10 – Poires, grenades, coings et paniers de pêches et de raisins. Huile sur toile, H. 85, 8 cm ; L. 117, 5 cm Après 1641 Collection particulière
Provenance : 1981, le 11 déc., vente Christie’s, Londres, n° 7; 1983, le 18 janv., vente Christie’s, New York, n° 104; 1983, Galerie Cesare Lampronti, Rome; coll. part., Milan; 2009, Galerie Eric Coatalem, Paris. Bibliographie : 2005 - 2006, Tableaux français du XVII° siècle, Galerie Eric Coatalem, Paris – New York, rep. p. 101 ; 2009, D. Alsina, Louyse Moillon, La nature morte au Grand Siècle, catalogue raisonné, Ed. Faton, Dijon, n° 68, p. 203.
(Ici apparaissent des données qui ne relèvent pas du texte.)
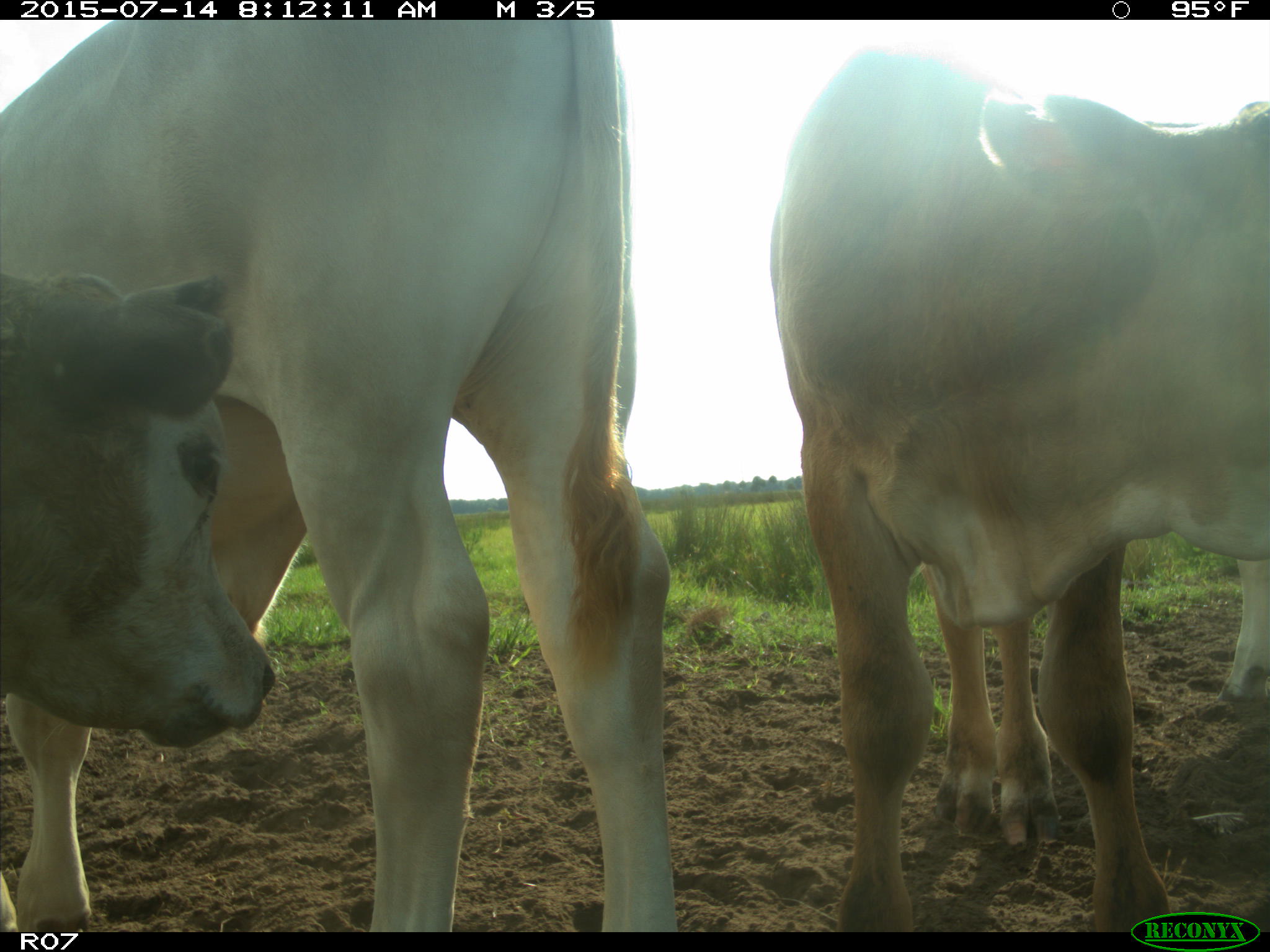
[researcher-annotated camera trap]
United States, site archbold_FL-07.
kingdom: Animalia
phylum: Chordata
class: Mammalia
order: Artiodactyla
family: Bovidae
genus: Bos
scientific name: Bos taurus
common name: domestic cow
11 - Nature morte aux fruits et légumes posés sur une table de bois Huile sur toile, H. 92 cm ; L. 125 cm Après 1641 Collection particulière
Provenance : Coll. part.; dans le commerce parisien jusqu’à fin 1981; 1982, coll. part., Bordeaux; 2005, Galerie Eric Coatalem, Paris; coll. particulière.
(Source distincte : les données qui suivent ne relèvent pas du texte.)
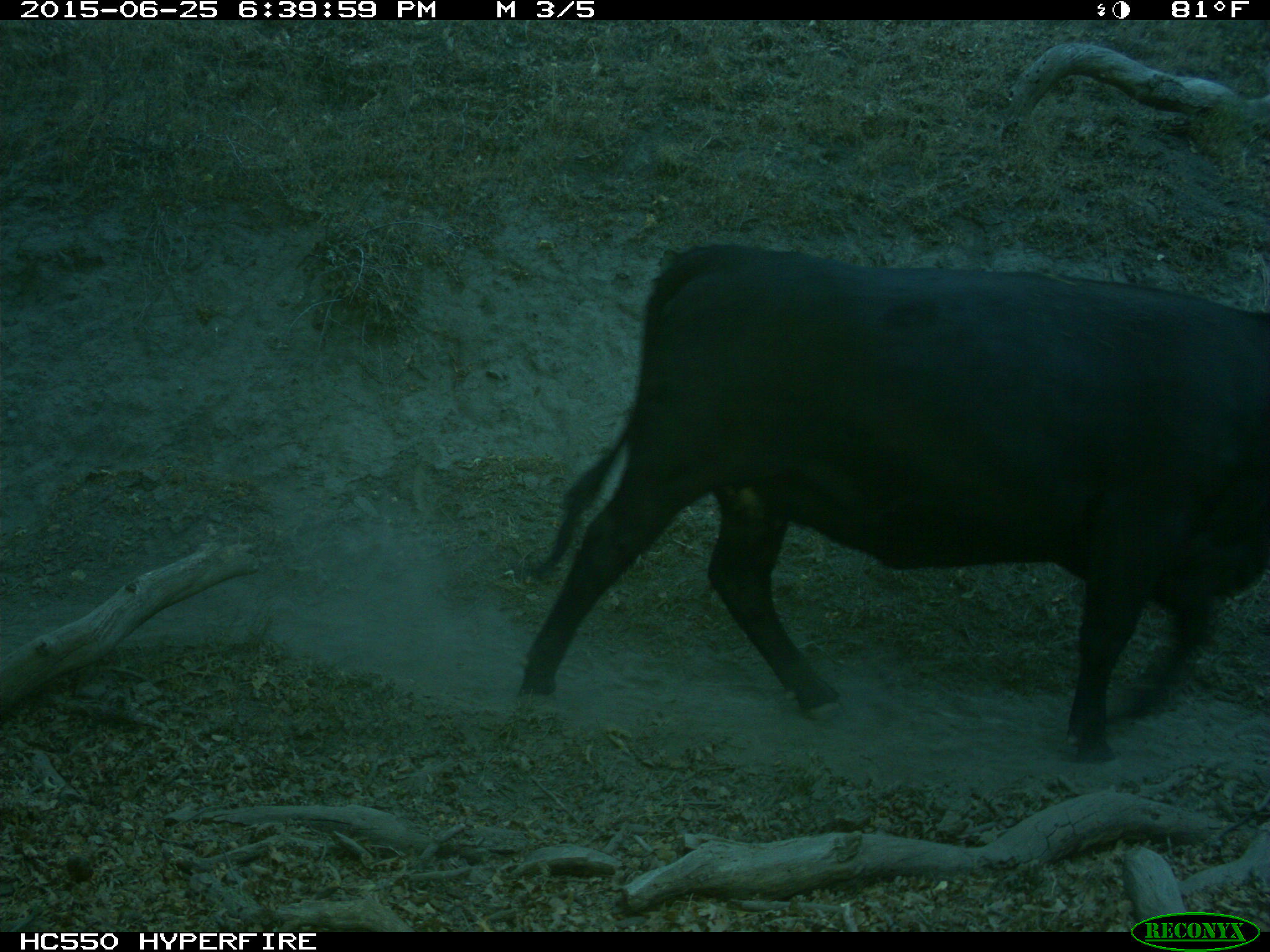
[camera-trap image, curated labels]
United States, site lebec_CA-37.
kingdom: Animalia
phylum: Chordata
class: Mammalia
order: Artiodactyla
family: Bovidae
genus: Bos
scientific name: Bos taurus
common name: domestic cow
Exposition: 2005 - 2006, Tableaux français du XVII° siècle, Galerie Eric Coatalem, Paris (16 nov. - 17 déc.) - New York (25 janv. - 25 fév.), rep. p. 94. Bibliographie : 2009, D. Alsina, Louyse Moillon, La nature morte au Grand Siècle, catalogue raisonné, Ed. Faton, Dijon, n° 69, p. 204 – 205.
LA
SYMBOLIQUE
DES
FRUITS
REPRESENTES
Bigarade (sorte d’orange amer à la peau rugueuse): symbole de péché originel ou de la rédemption. La fleur de l’oranger évoque la pureté ou la chasteté. Le mot « orange » en hollandais se traduit par sinaasappel, soit « pomme chinoise ». La bigarade est aussi appelée « orange de Séville ». Cerise : sa couleur évoque le sang du Christ versé sur la croix. Coing : en grec krusomélon soit pomme d’or, symbole d’amour, de fécondité, du mariage ou, dans les mains du Christ, un symbole de résurrection. Figue : arbre des origines de la ville de Rome, le figuier symbolise la fécondité ou la fertilité (dans la Rome antique), ou de péché originel (après avoir mangé les fruits de l’arbre de la connaissance, Adam et Eve ont couvert leur nudité de feuilles de pommiers ou parfois de figuiers). Fraise : considérée comme une plante du jardin du paradis. Symbolise l’incarnation du Christ, la Passion du Sauveur. Ces feuilles trilobées peuvent évoquer la Trinité, sa fleur blanche l’innocence, sa couleur rouge le sang donc la Passion du Christ. Grenade : dans la main de Jésus, c’est un symbole de résurrection, dans celle de la Vierge c’est la chasteté mais elle évoque aussi la fertilité, la fécondité ou la force de l’église capable d’unifier, par la foi, les peuples et les croyants. Pêche : constituée en trois parties (chair, noyau et graine), elle peut évoquer la Trinité, mais aussi le fruit du Salut (lors de la Fuite en Egypte, c’est un pêcher qui aurait plié ses branches devant le Christ). C’est aussi un emblème du cœur et de la parole et donc de la vérité. Pomme : symbole de la tentation, du péché originel mais aussi de la rédemption de l’homme lorsqu’elle est tenue par l’Enfant Jésus. Le mot latin « malum » désigne aussi bien le mal que la pomme d’où la probable interprétation. Prune : symbole de fidélité. Pourpre ou violet sombre, elle évoque la Passion et la mort du Christ, jaune sa chasteté, rouge sa charité et blanche son humilité. Raisin : la couleur évoque le sang du Christ et les grappes sont un des symboles de l’eucharistie. Peut aussi évoquer l’ivresse de Noé que l’on trouve souvent ivre et endormi dans la vigne qu’il a plantée.